United States District Court, D. Arizona

February 12, 2019

William Lanny Upton, Plaintiff,
Corizon Health Care Incorporated, et al., Defendants.



         Pending before the Court is Plaintiff William Lanny Upton's (“Plaintiff”) Motion to Amend Complaint (hereinafter, “Motion”) (Doc. 36). Because the parties' briefs were adequate for the Court to resolve the issues arising in Plaintiff's Motion, the Court finds this matter appropriate for decision without oral argument. See LRCiv 7.2(f). The Court now rules on Plaintiff's Motion.

         I. BACKGROUND

         On May 17, 2017, Plaintiff filed a pro se Prisoner Civil Rights Complaint pursuant to 42 U.S.C. § 1983 alleging that Defendant acted with deliberate indifference to his serious medical needs, including a right wrist injury and recurrent myeloma/lymphoma. (Doc. 1 at 1, 3). On screening under 28 U.S.C. § 1915A(a), the Court determined that Plaintiff stated an Eighth Amendment medical care claim against Defendant and directed Defendant to answer the claims against it. (Doc. 5). Defendant filed an Answer on August 18, 2017 denying that it refused Plaintiff adequate medical care or acted with deliberate indifference to Plaintiff's alleged medical conditions. (Doc. 2). On August 21, 2017, the Magistrate Judge issued a Scheduling Order setting October 17, 2017 as the deadline for amendment of pleadings.[1] (Doc. 10 at 1). The deadline for amendment of pleadings passed without Plaintiff offering any proposed amendment.

         On April 30, 2018, Defendant filed a Motion for Summary Judgment asking that the Court dismiss Plaintiff's claim against Defendant with prejudice because Plaintiff failed to present any evidence supporting his Eighth Amendment deliberate indifference claim and because the course of medical care and treatment given to Plaintiff was appropriate.[2](Doc. 17 at 1, 23; see Doc. 14). Despite the May 8, 2018 Order directing Plaintiff to respond by June 8, 2018, Plaintiff failed to file any response to Defendant's Motion for Summary Judgment.

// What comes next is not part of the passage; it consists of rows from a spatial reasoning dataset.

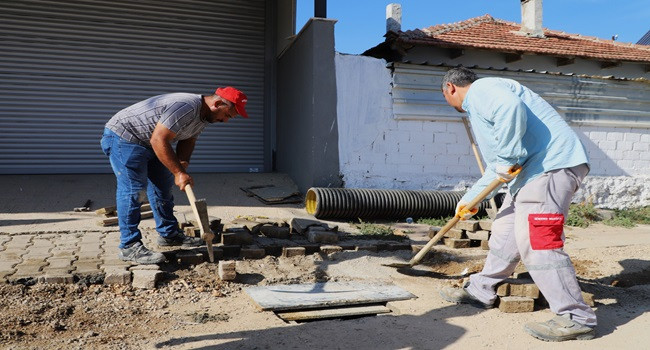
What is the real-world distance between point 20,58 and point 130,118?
634cm

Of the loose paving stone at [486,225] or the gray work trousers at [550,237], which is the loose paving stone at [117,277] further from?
the loose paving stone at [486,225]

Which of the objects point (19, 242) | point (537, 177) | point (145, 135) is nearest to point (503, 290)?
point (537, 177)

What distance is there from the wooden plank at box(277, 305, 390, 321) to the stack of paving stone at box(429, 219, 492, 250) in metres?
2.22

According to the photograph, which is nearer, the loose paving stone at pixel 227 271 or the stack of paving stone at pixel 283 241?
the loose paving stone at pixel 227 271

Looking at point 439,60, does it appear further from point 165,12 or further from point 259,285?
point 259,285

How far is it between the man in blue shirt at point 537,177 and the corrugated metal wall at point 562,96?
497 cm

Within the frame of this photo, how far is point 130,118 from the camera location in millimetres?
4582

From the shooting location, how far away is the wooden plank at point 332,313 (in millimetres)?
3615

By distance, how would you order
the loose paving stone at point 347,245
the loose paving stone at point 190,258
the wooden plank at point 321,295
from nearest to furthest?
the wooden plank at point 321,295 → the loose paving stone at point 190,258 → the loose paving stone at point 347,245

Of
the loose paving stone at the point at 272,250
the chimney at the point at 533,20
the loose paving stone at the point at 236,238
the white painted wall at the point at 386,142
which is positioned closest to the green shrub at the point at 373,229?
the white painted wall at the point at 386,142

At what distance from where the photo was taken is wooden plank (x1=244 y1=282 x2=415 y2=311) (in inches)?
150

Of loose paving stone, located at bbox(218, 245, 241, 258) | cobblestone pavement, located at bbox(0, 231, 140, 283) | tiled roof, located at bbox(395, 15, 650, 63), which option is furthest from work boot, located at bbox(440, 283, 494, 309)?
tiled roof, located at bbox(395, 15, 650, 63)

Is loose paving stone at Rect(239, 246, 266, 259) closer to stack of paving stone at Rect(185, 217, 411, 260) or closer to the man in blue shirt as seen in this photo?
stack of paving stone at Rect(185, 217, 411, 260)

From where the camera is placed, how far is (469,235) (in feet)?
19.6
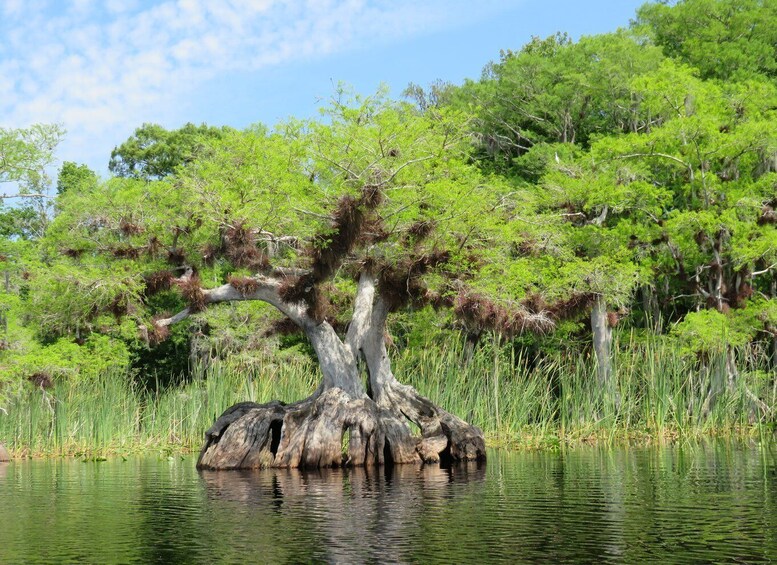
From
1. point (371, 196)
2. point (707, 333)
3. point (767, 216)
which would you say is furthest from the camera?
point (767, 216)

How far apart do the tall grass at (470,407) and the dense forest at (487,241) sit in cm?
15

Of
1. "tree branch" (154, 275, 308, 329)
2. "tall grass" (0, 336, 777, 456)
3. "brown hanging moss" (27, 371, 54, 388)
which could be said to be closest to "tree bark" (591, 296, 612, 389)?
"tall grass" (0, 336, 777, 456)

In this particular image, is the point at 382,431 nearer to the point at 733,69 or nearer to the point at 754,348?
the point at 754,348

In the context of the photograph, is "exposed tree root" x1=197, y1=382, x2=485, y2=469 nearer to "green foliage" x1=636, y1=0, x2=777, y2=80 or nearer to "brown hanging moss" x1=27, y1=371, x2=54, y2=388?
"brown hanging moss" x1=27, y1=371, x2=54, y2=388

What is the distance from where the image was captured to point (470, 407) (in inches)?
791

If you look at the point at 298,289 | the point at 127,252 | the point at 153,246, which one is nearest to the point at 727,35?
the point at 298,289

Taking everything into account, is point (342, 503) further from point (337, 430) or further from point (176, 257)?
point (176, 257)

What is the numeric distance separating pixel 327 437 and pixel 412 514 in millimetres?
6825

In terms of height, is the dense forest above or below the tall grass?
above

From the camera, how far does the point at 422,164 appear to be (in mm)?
18281

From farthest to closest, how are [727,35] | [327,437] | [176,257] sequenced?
1. [727,35]
2. [176,257]
3. [327,437]

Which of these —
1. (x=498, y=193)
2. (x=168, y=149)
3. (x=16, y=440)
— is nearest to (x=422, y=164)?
(x=498, y=193)

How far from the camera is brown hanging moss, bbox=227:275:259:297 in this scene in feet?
57.4

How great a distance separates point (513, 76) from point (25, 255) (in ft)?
63.0
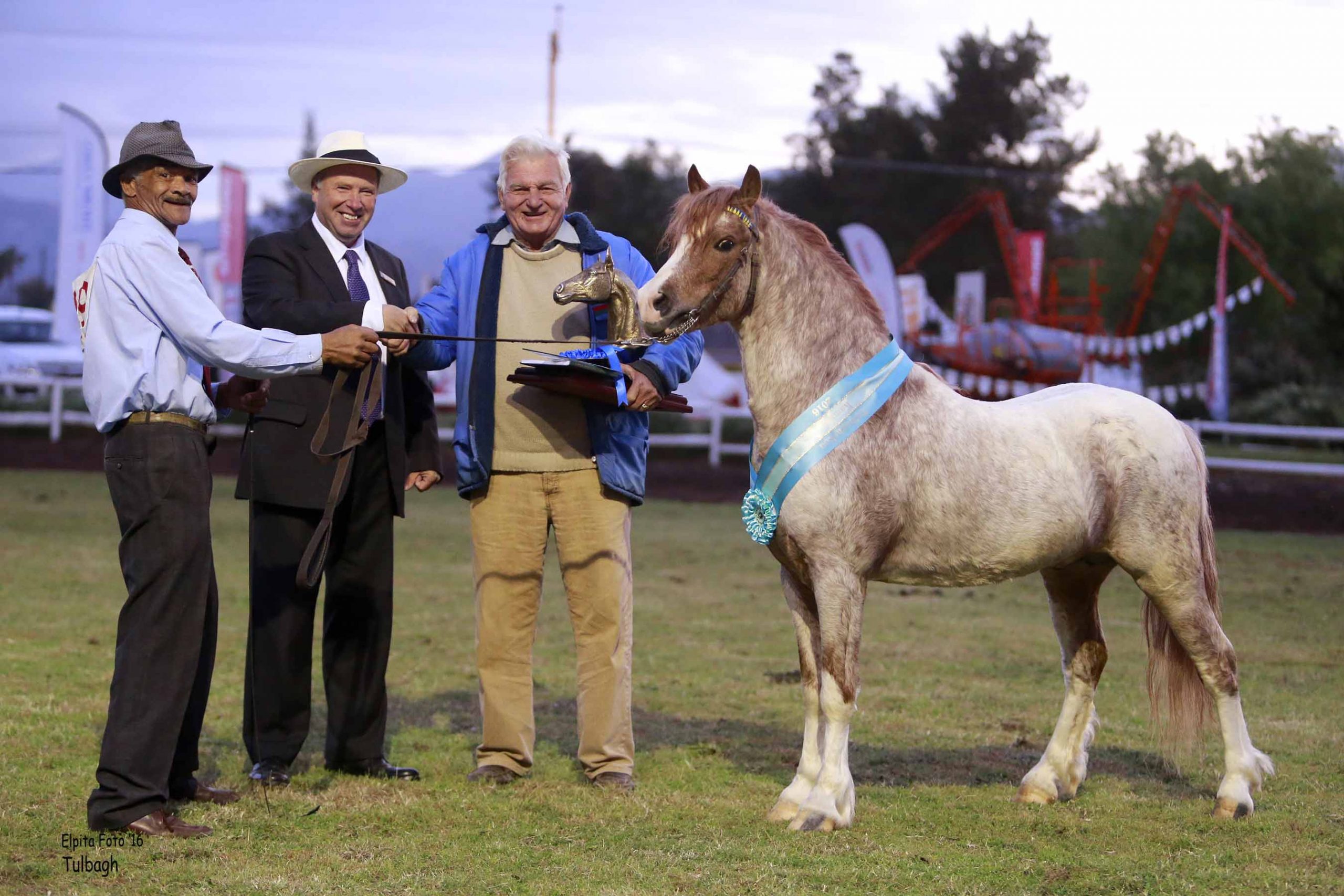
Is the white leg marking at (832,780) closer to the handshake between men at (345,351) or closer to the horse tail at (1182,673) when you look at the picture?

In an Order dated September 13, 2018, the Court granted Defendant's motion as to Plaintiff's claim regarding his fractured wrist, thereby dismissing that claim. (Doc. 20 at 31). However, the Court denied Defendant's Motion for Summary Judgment as to Plaintiff's claim concerning his cancer treatment for recurrent myeloma/lymphoma. (Id.). Following the Court's Order ruling on Defendant's Motion for Summary Judgment, the Court appointed counsel to represent Plaintiff in this matter on October 5, 2018. (Doc. 21). Thereafter, the Court set the Final Pretrial Conference for February 27, 2019 and set Trial to begin on March 11, 2019. (Doc. 24).

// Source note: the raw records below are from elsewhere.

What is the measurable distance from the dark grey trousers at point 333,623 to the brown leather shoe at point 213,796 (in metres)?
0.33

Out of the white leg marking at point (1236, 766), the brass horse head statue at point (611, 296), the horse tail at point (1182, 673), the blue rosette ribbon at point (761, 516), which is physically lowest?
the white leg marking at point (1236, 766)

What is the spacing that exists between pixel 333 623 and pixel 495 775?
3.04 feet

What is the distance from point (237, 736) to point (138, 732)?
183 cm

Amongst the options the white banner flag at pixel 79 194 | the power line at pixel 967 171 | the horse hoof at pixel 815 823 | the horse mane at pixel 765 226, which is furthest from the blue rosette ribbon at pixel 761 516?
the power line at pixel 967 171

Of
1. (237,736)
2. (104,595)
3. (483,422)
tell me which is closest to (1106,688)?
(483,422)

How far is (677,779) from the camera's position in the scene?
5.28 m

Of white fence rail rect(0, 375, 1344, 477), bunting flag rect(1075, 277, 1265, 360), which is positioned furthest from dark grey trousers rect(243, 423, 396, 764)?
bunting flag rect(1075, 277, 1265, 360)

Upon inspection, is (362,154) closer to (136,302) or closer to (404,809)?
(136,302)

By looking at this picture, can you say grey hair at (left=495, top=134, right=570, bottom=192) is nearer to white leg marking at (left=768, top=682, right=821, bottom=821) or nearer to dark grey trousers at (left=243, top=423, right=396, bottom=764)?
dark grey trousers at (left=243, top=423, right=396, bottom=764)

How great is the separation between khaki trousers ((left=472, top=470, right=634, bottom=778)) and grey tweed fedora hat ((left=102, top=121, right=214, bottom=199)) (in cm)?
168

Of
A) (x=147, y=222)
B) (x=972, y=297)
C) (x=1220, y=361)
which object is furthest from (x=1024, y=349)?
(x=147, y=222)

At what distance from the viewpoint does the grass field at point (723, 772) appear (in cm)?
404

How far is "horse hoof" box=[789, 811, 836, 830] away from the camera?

         On January 24, 2019, Plaintiff, through counsel, filed a Motion to Amend Complaint. (Doc. 36). Plaintiff seeks leave to amend his Complaint to add a second count alleging an ongoing pattern of deliberate indifference to his recurrent myeloma/lymphoma covering the 267-day period from May 18, 2017, the date of Plaintiff's alleged last treatment with Dr. Rakkar, through Plaintiff's alleged restarting of chemotherapy with Dr. Chang on February 9, 2018. (Docs. 36 at 2; 36-1 at 5). Even though the Scheduling Order's October 17, 2017 deadline for amendments had passed, Plaintiff's Motion did not request that the Court modify the Scheduling Order, nor discuss whether Plaintiff has demonstrated “good cause” justifying the amendment pursuant to Fed.R.Civ.P. (“Rule”) 16(b). (See Doc. 36). Rather, Plaintiff solely moved to amend his Complaint pursuant to Rule 15(a)(2). (See id.).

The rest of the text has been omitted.